Leidner watched Theo cross the deck toward him. She was a stunning creature. Tall, blue eyes, high cheek bones, perfect straight, and cropped blonde hair. It amazed him that her mannish haircut only seemed to make her more beautiful, more desirable. A real Nordic beauty. He felt a stirring in his groin—a not so common occurrence over the last few years—and thought how much pleasure he would get from bedding her again after so many years. For the money he paid her, he figured she’d not object. But something made him hold back. He had
a sudden image of a black widow spider. He swallowed, no longer aroused. At least he could take satisfaction from the knowledge that a beautiful woman could still stimulate him. Perhaps when he inspected the Greek woman below deck, when he’d seen Peter and Tomas’s handiwork. The combination of violence and sex had never failed to excite him, even when he was a young man.
Back to business. He raised his glass in salute. “Thank you, my dear. Her screams were quite grating on the nerves.”
Theo tilted her head in acknowledgement. “Perhaps I should make further inquiries about Hans and Josef. It’s not natural that we haven’t heard from them.”
“Don’t bother yourself, Liebchen. We must assume they are either in custody or dead. If the authorities have them, we have nothing to worry about. They will say nothing. They’re professionals. And if they’re dead”—he paused and smiled—“then we truly have nothing to worry about. Ja?”
“Ja wohl, mein Herr.”
Tomas Burkett stepped back from the bed and wiped his face with his shirtsleeve. “Turn up the air conditioner, Peter? I’m sweating like a pig. I thought this Greek bitch would have snapped like a twig the first time I hit her. She’s tougher than she looks.”

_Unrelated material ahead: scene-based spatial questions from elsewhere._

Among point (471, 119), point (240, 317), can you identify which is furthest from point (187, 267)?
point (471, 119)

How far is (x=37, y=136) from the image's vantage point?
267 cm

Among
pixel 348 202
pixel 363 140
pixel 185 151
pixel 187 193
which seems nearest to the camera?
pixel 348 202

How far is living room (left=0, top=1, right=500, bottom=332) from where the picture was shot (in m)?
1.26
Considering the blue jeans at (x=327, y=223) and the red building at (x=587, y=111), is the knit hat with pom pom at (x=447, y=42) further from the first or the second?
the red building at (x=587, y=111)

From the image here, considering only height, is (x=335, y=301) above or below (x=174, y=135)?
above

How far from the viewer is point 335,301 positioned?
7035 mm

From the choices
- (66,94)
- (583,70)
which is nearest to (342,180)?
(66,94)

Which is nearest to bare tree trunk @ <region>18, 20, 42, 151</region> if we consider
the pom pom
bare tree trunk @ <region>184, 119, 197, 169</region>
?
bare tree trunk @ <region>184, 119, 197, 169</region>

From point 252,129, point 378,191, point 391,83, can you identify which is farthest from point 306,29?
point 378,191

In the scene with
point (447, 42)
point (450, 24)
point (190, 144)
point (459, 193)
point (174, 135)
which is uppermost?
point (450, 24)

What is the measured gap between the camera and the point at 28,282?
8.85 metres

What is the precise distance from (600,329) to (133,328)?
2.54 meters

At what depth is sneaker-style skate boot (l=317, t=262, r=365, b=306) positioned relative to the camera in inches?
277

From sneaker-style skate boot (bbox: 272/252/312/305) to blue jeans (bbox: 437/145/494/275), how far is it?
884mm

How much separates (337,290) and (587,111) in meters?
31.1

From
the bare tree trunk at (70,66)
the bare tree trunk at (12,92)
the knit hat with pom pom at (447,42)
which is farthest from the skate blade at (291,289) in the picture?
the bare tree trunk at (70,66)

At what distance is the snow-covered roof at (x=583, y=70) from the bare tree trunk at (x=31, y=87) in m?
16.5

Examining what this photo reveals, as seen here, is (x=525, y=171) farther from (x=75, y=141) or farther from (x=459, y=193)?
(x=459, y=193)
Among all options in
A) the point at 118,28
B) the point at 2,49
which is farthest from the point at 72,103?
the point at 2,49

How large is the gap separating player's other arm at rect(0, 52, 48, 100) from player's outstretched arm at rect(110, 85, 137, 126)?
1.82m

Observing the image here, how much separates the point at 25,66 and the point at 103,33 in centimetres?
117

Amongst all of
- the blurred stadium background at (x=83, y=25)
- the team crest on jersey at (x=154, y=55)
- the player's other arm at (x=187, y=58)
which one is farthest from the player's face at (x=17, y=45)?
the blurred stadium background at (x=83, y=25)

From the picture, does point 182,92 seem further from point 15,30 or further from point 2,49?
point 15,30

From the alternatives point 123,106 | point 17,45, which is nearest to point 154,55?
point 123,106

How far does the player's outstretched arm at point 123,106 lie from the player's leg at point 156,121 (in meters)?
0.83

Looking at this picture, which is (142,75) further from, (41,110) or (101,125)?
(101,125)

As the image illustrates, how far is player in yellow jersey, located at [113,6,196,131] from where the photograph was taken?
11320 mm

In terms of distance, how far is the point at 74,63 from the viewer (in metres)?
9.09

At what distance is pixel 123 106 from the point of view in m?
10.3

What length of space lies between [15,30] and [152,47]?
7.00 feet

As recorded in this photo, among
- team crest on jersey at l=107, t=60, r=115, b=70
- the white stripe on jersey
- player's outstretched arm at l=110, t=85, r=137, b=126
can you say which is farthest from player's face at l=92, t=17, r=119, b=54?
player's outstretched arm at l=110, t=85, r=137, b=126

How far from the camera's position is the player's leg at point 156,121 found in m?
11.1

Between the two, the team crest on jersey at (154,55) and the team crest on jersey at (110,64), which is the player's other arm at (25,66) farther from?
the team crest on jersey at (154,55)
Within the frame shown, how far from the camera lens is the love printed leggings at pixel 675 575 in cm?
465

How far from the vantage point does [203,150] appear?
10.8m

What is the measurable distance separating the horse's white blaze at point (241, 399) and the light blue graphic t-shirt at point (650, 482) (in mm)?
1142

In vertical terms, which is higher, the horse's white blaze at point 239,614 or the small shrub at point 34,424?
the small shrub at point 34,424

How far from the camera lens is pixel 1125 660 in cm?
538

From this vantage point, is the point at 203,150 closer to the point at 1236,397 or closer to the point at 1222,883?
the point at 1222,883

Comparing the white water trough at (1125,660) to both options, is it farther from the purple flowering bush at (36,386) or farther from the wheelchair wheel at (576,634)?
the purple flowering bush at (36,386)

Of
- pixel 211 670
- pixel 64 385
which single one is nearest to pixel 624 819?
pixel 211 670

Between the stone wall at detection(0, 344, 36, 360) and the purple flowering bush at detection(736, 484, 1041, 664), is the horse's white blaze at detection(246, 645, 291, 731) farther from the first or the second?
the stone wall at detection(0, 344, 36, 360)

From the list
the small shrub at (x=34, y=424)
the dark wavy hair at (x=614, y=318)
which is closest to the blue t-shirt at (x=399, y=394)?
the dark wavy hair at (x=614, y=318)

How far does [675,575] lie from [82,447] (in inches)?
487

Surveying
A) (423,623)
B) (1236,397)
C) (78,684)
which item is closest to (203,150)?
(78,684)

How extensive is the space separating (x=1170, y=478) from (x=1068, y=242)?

“Ah, Tomas, you just don’t know how to deal with the weaker sex,” Peter Muther said. “Your methods are much too brutish. Why not let me try?”
“You think you can do better, have at it,” Tomas said, as he dried his face with a towel.
Peter walked closer to the bed set against the bulkhead in the yacht’s VIP stateroom. He moved almost cat-like, while he checked the ropes that bound the woman’s wrists and ankles to the head and footboards. “Tsk, tsk,” he clucked as he looked down at her face. One eye had swollen completely closed. It was already purple and red. The other eye was unnaturally wide with her fear and pain. The woman’s cheeks were also swollen and had split open from the pummeling Tomas had given her. From the grimace on her face, he could tell she was in great pain. The heavy blows Tomas had administered to her stomach and chest made Peter’s gut hurt—not out of sympathy, but out of empathy. He knew how much agony the beating must have caused.